## Document segment
Semiconductors are one class of substrate materials suitable for
use in connection with the fabrication of the diaphragm 100. In one
embodiment, the substrate 102 is silicon. In an alternate
embodiment, the substrate 102 is germanium. In another alternate
embodiment, the substrate 102 is gallium arsenide. In still another
embodiment, the substrate 102 is silicon-on-sapphire.
[0016] The hole 104 provides an area over which the sheet of
material 106 can vibrate or oscillate in response to acoustic
waves. The hole 104 is a depression, indentation, hollowed-out
volume, or opening through the substrate 102. The hole 104 includes
a perimeter 108 that defines the shape of the hole at the surface
107 of the substrate 102. The perimeter 108 is not limited to a
defining a particular shape. In one embodiment, the perimeter 108
defines a substantially circular shape. In an alternate embodiment,
the perimeter 108 defines a substantially elliptical shape. In
another alternate embodiment, the perimeter 108 defines a
substantially rectangular shape. In still another alternate
embodiment, the perimeter 108 defines a substantially square shape.
In yet another alternate embodiment, the perimeter 108 defines a
substantially triangular shape.
[0017] The sheet of material 106 is formed on the surface 107 of
the substrate 102 and covers the hole 104. The sheet of material
106 is not limited to a particular material. Materials suitable for
use in the fabrication of the sheet of material 106 include
materials used in the fabrication of integrated circuits. In one
embodiment, the sheet of material 106 is silicon nitride. In an
alternate embodiment, the sheet of material 106 is silicon.
[0018] The sheet of material 106 has a thickness 112. The thickness
112 is not limited to a particular value, however a thin sheet of
material is more sensitive to low energy acoustic vibrations than a
thick sheet of material. In one embodiment, the sheet of material
106 has a thickness 112 of between about 50 nanometers and about
100 nanometers. A sheet of material having a thickness of less than
about 50 nanometers is difficult to manufacture efficiently. A
sheet of material having the thickness greater than about 100
nanometers is not as sensitive to low energy acoustic vibrations as
a sheet of material having a thickness of more than about 50
nanometers and less than about 100 nanometers.
[0019] Since the diaphragm 100 can be used in a variety of
applications, including some that do not require the acoustic
sensitivity provided by a sheet of material having a 50 nanometer
thickness, the specification in a particular application for the
thickness 112 of the sheet of material 106 can be greater than 100
nanometers. Thus, the diaphragm 100 can be formed from the sheet of
material 106 having a thickness greater than 100 nanometers. In one
embodiment, the sheet of material 106 has a thickness 112 of
between about 100 nanometers and about 200 nanometers. In an
alternate embodiment, the sheet of material 106 has a thickness 112
of between about 200 nanometers and about 500 nanometers.

## Records supplied
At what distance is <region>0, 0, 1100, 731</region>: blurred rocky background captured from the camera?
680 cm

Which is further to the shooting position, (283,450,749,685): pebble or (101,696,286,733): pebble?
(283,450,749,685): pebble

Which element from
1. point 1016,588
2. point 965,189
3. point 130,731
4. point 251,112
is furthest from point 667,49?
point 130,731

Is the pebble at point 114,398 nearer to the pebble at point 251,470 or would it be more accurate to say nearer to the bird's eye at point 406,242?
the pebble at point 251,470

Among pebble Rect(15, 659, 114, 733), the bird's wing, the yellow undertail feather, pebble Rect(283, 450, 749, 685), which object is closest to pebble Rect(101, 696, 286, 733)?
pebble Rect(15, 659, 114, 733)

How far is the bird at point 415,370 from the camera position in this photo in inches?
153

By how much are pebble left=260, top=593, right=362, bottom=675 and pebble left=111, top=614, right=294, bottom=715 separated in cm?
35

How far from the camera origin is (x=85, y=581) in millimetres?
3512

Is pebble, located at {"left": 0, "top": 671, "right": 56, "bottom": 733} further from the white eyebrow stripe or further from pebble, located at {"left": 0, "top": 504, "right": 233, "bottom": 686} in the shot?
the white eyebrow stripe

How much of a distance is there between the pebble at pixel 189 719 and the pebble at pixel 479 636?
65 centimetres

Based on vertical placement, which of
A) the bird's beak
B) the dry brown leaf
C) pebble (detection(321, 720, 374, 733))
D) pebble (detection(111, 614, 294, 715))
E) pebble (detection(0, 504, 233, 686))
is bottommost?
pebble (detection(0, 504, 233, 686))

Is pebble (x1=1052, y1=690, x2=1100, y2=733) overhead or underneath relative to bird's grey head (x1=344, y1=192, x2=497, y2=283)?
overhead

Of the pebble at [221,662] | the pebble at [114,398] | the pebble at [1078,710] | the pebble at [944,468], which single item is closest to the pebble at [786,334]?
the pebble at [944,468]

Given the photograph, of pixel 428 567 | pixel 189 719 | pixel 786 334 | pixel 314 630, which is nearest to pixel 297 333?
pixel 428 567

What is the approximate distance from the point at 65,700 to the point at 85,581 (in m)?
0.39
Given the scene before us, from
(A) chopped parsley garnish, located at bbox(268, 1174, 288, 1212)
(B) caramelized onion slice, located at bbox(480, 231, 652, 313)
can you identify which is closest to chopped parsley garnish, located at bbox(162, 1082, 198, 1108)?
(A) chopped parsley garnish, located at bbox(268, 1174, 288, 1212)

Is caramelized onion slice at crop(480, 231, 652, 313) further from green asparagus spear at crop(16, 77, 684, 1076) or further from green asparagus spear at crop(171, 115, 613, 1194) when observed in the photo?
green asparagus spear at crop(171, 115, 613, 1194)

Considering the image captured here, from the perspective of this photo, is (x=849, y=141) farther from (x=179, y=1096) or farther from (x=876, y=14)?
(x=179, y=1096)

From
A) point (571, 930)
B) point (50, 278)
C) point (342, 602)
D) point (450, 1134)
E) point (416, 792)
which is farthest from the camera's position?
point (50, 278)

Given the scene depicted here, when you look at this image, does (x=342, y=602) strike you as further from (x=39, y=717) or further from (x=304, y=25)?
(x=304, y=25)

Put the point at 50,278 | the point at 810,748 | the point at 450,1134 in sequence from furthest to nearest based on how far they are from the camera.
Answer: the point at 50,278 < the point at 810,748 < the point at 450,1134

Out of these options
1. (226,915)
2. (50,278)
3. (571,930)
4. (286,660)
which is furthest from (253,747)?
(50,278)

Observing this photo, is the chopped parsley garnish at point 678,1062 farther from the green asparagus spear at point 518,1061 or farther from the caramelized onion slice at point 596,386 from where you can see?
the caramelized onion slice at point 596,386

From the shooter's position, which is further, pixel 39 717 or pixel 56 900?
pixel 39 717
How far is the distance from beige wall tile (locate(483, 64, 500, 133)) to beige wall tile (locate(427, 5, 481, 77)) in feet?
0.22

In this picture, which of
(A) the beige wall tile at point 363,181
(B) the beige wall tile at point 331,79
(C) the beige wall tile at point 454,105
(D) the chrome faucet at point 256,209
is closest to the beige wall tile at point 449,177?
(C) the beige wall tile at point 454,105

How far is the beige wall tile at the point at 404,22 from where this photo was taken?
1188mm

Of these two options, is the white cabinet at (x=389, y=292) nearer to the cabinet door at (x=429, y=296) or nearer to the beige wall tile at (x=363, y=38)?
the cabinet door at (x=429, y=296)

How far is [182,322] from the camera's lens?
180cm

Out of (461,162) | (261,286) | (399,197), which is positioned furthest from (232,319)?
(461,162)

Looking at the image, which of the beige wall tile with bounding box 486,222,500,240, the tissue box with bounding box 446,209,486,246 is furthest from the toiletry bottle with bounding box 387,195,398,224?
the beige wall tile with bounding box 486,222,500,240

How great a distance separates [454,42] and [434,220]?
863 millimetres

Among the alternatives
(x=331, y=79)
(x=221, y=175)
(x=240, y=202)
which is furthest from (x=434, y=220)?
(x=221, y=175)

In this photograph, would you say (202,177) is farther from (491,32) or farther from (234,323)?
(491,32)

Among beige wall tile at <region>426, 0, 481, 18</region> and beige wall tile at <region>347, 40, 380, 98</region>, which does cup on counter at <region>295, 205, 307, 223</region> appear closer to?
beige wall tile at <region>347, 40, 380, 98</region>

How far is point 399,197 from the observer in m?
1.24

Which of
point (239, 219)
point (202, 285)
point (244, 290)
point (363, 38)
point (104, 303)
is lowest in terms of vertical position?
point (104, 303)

## Stated goal
Continue the diaphragm description from the point where it stops, picking up after its final sentence.

## Response to this exercise
[0020] The sheet of material 106 includes an area 114 that covers
the hole 104. The area 114 includes one or more corrugations 116
that are substantially free of defects. A defect is any
indentation, deformation, hole or other structure or void that
decreases the smoothness of the surface of the one or more
corrugations 116.
[0021] The one or more corrugations 116 include ridges and grooves.
The one or more corrugations 116 are not limited to a particular
number of ridges and grooves. An exemplary ridge 118 and an
exemplary groove 120 are shown in FIG. 1B. The ridge 118 is a crest
in the one or more corrugations 116, and the groove 120 is a narrow
channel or depression in the one or more corrugations 116. The
groove 120 has a depth 122, however the groove 120 is not limited
to a particular depth. The depth 122 is the vertical distance
between the ridge 118 and the groove 120. In one embodiment, the
groove 120 has a depth 122 of more than about 50 nanometers.
[0022] The one or more corrugations 116 are not limited to a
particular shape or to a particular combination of shapes.
Exemplary shapes for the ridge 118 and the groove 120 include open
shapes and closed shapes. Exemplary open shapes include linear or
straight shapes, such as straight lines, and curved shapes, such as
half-circles or partial ellipses. Exemplary closed shapes include
shapes such as circles or squares. In one embodiment, the one or
more corrugations 116 are composed of two or more concentric rings,
as shown in FIGS. 1A and 1B.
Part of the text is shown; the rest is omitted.